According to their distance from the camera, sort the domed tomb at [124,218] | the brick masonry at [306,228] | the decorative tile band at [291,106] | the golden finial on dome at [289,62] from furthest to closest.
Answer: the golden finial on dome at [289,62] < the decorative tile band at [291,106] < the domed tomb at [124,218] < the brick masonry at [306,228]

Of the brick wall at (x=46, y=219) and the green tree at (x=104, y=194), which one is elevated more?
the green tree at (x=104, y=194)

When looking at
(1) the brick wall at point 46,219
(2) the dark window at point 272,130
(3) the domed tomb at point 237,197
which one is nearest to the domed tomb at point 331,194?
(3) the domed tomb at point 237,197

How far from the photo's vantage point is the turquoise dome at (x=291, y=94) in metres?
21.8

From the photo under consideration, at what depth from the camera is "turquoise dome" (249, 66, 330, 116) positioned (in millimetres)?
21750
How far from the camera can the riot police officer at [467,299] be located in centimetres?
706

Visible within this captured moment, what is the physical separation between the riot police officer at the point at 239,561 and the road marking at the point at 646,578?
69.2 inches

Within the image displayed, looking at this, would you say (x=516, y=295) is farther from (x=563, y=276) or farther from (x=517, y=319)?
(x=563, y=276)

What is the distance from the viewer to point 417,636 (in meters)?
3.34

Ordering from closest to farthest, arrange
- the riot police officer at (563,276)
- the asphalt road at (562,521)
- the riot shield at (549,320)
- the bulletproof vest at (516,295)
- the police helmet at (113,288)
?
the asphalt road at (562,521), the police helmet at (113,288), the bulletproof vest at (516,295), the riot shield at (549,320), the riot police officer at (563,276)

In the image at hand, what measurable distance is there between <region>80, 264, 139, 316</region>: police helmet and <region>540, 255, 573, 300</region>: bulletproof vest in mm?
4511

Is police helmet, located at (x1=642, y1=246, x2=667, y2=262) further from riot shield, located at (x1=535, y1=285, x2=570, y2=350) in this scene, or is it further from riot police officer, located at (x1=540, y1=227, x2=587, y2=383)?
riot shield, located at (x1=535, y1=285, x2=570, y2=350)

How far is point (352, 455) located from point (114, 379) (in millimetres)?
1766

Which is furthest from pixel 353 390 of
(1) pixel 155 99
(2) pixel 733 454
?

» Task to complete:
Please output the entries above, every line exactly as it reads.

» Exercise response:
According to their distance from the camera, sort the domed tomb at [124,218] | the brick masonry at [306,228] | the decorative tile band at [291,106] | the golden finial on dome at [289,62] from furthest to closest.
Answer: the golden finial on dome at [289,62] < the decorative tile band at [291,106] < the domed tomb at [124,218] < the brick masonry at [306,228]

Of the brick wall at (x=46, y=219) and the green tree at (x=104, y=194), which one is elevated more?
the green tree at (x=104, y=194)

When looking at
(1) the brick wall at point 46,219
(2) the dark window at point 272,130
(3) the domed tomb at point 237,197
which one is nearest to the domed tomb at point 331,194?
(3) the domed tomb at point 237,197

How far from the photo's vantage point is the turquoise dome at (x=291, y=94) in metres?
21.8

From the photo under consideration, at what depth from the camera is "turquoise dome" (249, 66, 330, 116) positioned (in millimetres)?
21750
How far from the camera can the riot police officer at [467,299] be located in centimetres?
706

Visible within this captured moment, what is the physical separation between the riot police officer at the point at 239,561 and the road marking at the point at 646,578?
69.2 inches

Within the image displayed, looking at this, would you say (x=516, y=295) is farther from (x=563, y=276) or farther from (x=517, y=319)?
(x=563, y=276)

What is the distance from the viewer to point 417,636 (in meters)?
3.34

Ordering from closest to farthest, arrange
- the riot police officer at (563,276)
- the asphalt road at (562,521)
- the riot shield at (549,320)
- the bulletproof vest at (516,295)
- the police helmet at (113,288)
?
the asphalt road at (562,521), the police helmet at (113,288), the bulletproof vest at (516,295), the riot shield at (549,320), the riot police officer at (563,276)

In the image at hand, what measurable distance is there between <region>80, 264, 139, 316</region>: police helmet and <region>540, 255, 573, 300</region>: bulletproof vest in mm?
4511

Is police helmet, located at (x1=642, y1=246, x2=667, y2=262) further from riot shield, located at (x1=535, y1=285, x2=570, y2=350) in this scene, or is it further from riot police officer, located at (x1=540, y1=227, x2=587, y2=383)?
riot shield, located at (x1=535, y1=285, x2=570, y2=350)

How far is point (352, 455) located from point (114, 379) (in millimetres)?
1766

Which is furthest from pixel 353 390 of
(1) pixel 155 99
(2) pixel 733 454
?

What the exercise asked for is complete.